------ EXCERPTED TEXT ------

THE BUZZ 2: Low Levels, High Danger

By on May 9, 2017

A “very, very empty” reservoir contributed to boater fatalities in the Palisades.

(Photo: M. Beeton/Wikimedia Commons)

JACKSON HOLE, WY – Low water levels combined with freezing temperatures from snowmelt run-off created precarious boating conditions for the three recreationists found dead in the Palisades Reservoir last week.

The bodies of Leo S. Brit of Grapeview, Washington, and Niel and Sydney Hines of Jefferson City, Wyoming, were found floating in the water on Friday. They are believed to have died of hypothermia after their boat capsized. The water temperature that day was 42 degrees.

“The initial investigation says their boat was overloaded,” said Bonneville County Sheriff Sgt. Chris Smith. The trio was preparing for an overnight camping trip, and had packed their 16-foot motorized canoe full of gear. The full boat, combined with 14 mile per hour winds that created two- to three-foot swells, and debris-filled water, likely caused their boat to capsize, Smith said.

It’s not uncommon for people to make that trip this time of year. What is uncommon, however, is the amount of water in the reservoir.  The reservoir is only at 8 percent, which is at least 70 percent lower than usual, Smith estimated. “[Water level] is between 70 to 90 percent full usually,” he said, “but usually we don’t have this snowpack.”

Corey Loveland is the water manager for the Bureau of Reclamation, which manages the Palisades Dam and Reservoir. He explained that due to heavy snowpack—150 percent above average—the bureau brought the water level down to anticipate snowmelt. As of May 8, Loveland said, the reservoir was holding 111,00 acre-feet of water. The average for the same date is approximately 710,000 acre-feet. What does that look like to a passerby or recreationist?

“Very, very empty,” Loveland said. “It’s essentially down at the bottom.”

Such low water levels don’t bode well for boaters. “It’s hard to get boats and kayaks and canoes out there,” Loveland said, “and the water’s a little murky.”

Smith added that low water levels also stir up heavy amounts of debris and obstructions under the water. When the water is already murky, it’s hard to see obstacles that might damage or capsize a boat. And even, or especially, in shallow water, wind can stir up big swells, which Smith says the reservoir is notorious for. “If the wind starts to pick up, it’ll get extremely high swells,” Smith said.

------

### OBJECTIVE 1
Transcribe the part of the reservoir article from "It’s not uncommon" to "passerby or recreationist?".

------ RECORDS PROVIDED ------

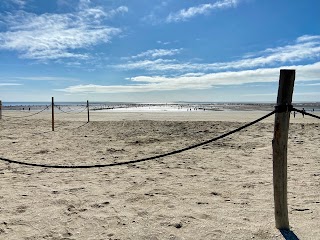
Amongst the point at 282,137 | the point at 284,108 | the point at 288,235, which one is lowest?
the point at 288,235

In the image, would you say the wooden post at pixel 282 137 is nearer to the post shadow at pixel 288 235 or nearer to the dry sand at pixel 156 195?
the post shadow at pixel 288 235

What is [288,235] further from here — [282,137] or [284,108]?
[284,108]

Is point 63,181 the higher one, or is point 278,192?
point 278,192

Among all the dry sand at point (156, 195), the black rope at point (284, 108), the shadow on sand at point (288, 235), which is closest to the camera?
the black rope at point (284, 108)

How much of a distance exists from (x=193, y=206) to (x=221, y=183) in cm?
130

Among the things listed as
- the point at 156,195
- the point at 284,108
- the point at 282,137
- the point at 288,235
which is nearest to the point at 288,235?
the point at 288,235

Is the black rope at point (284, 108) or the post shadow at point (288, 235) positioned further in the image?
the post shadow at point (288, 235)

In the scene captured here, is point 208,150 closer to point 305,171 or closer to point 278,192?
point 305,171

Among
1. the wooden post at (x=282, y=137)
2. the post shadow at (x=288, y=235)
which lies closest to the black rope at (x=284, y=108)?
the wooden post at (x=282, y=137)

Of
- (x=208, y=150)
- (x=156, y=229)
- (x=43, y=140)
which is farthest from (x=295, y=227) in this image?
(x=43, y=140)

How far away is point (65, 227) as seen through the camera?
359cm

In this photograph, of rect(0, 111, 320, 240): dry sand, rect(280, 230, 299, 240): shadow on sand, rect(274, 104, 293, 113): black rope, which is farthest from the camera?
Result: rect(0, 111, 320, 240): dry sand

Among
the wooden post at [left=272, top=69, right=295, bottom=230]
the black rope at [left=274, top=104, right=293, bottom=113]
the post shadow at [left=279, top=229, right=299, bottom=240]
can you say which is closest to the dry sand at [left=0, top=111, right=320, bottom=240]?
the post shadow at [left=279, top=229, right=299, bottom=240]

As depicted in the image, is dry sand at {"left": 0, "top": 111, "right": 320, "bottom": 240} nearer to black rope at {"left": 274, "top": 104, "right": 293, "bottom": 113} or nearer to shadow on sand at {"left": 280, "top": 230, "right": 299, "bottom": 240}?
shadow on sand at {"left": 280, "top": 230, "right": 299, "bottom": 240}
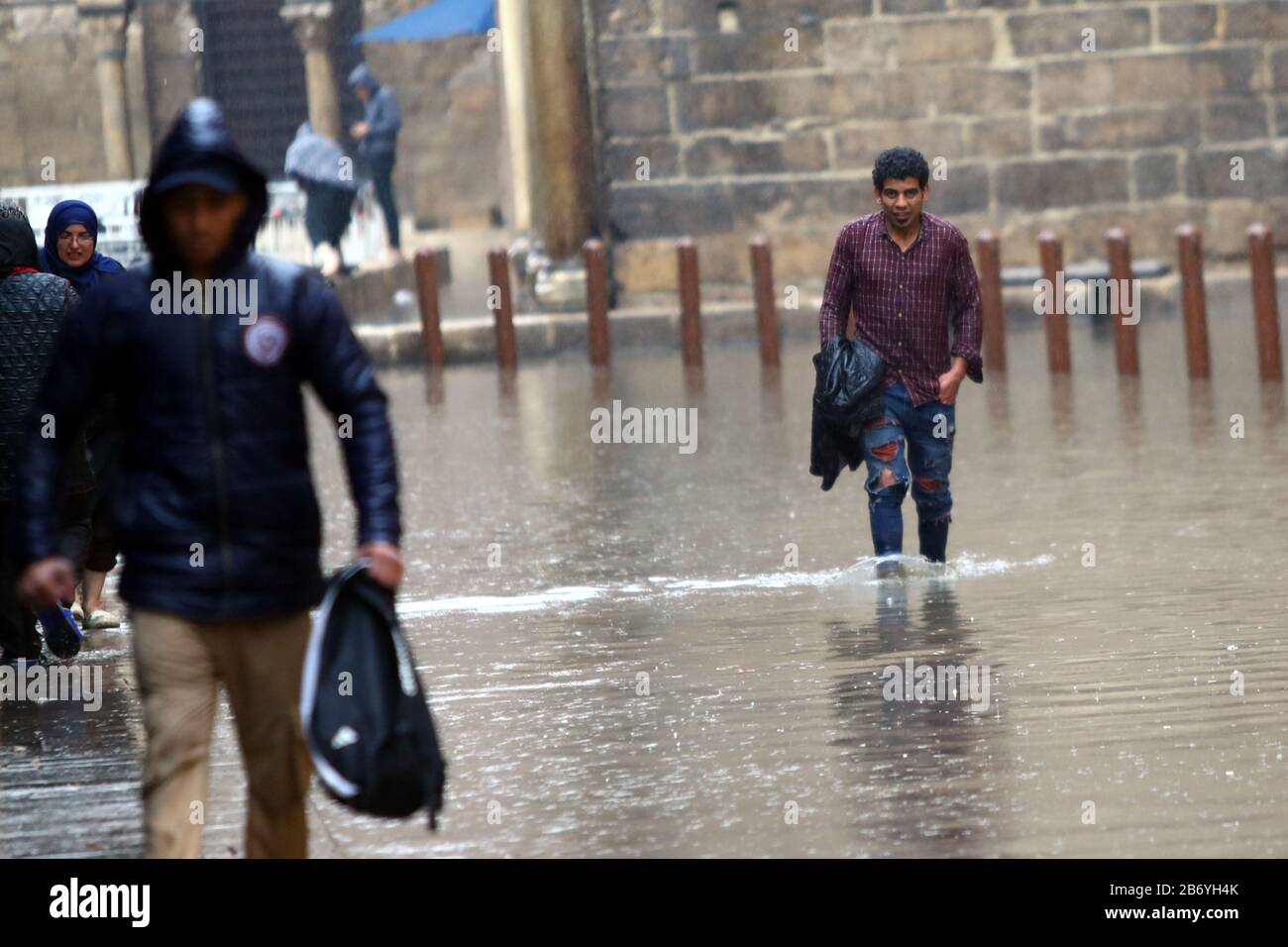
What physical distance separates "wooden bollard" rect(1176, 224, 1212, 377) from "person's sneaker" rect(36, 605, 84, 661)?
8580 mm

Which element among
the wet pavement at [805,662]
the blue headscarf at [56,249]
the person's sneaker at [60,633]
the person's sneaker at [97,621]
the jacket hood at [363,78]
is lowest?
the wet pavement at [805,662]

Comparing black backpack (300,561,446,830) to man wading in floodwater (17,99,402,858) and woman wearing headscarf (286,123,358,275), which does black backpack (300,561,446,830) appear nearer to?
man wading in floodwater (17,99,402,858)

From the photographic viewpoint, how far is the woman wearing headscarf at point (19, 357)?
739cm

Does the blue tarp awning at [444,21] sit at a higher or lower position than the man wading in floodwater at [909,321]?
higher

------

### OBJECTIVE 2
Repeat the records word for word from the line with "In this photograph, of" through the end of the records, omitting the pictures.

### COMPLETE OUTPUT 1
It’s not uncommon for people to make that trip this time of year. What is uncommon, however, is the amount of water in the reservoir.  The reservoir is only at 8 percent, which is at least 70 percent lower than usual, Smith estimated. “[Water level] is between 70 to 90 percent full usually,” he said, “but usually we don’t have this snowpack.”

Corey Loveland is the water manager for the Bureau of Reclamation, which manages the Palisades Dam and Reservoir. He explained that due to heavy snowpack—150 percent above average—the bureau brought the water level down to anticipate snowmelt. As of May 8, Loveland said, the reservoir was holding 111,00 acre-feet of water. The average for the same date is approximately 710,000 acre-feet. What does that look like to a passerby or recreationist?

### COMPLETE OUTPUT 2
In this photograph, of rect(0, 111, 320, 240): dry sand, rect(280, 230, 299, 240): shadow on sand, rect(274, 104, 293, 113): black rope, which is farthest from the camera?
Result: rect(0, 111, 320, 240): dry sand

Among
the wooden post at [left=272, top=69, right=295, bottom=230]
the black rope at [left=274, top=104, right=293, bottom=113]
the post shadow at [left=279, top=229, right=299, bottom=240]
can you say which is closest to the dry sand at [left=0, top=111, right=320, bottom=240]?
the post shadow at [left=279, top=229, right=299, bottom=240]

As depicted in the image, is dry sand at {"left": 0, "top": 111, "right": 320, "bottom": 240} nearer to black rope at {"left": 274, "top": 104, "right": 293, "bottom": 113} or nearer to shadow on sand at {"left": 280, "top": 230, "right": 299, "bottom": 240}?
shadow on sand at {"left": 280, "top": 230, "right": 299, "bottom": 240}
What physical distance separates "wooden bollard" rect(1176, 224, 1212, 377) from "person's sneaker" rect(36, 605, 84, 661)?
8580 mm

Which element among
the wet pavement at [805,662]
the blue headscarf at [56,249]
the person's sneaker at [60,633]
the person's sneaker at [97,621]
the jacket hood at [363,78]
is lowest?
the wet pavement at [805,662]

Comparing black backpack (300,561,446,830) to man wading in floodwater (17,99,402,858) and woman wearing headscarf (286,123,358,275), which does black backpack (300,561,446,830) appear nearer to?
man wading in floodwater (17,99,402,858)

From the photographic viewpoint, how far is the woman wearing headscarf at point (19, 357)?
739cm

Does the blue tarp awning at [444,21] sit at a higher or lower position than the man wading in floodwater at [909,321]?
higher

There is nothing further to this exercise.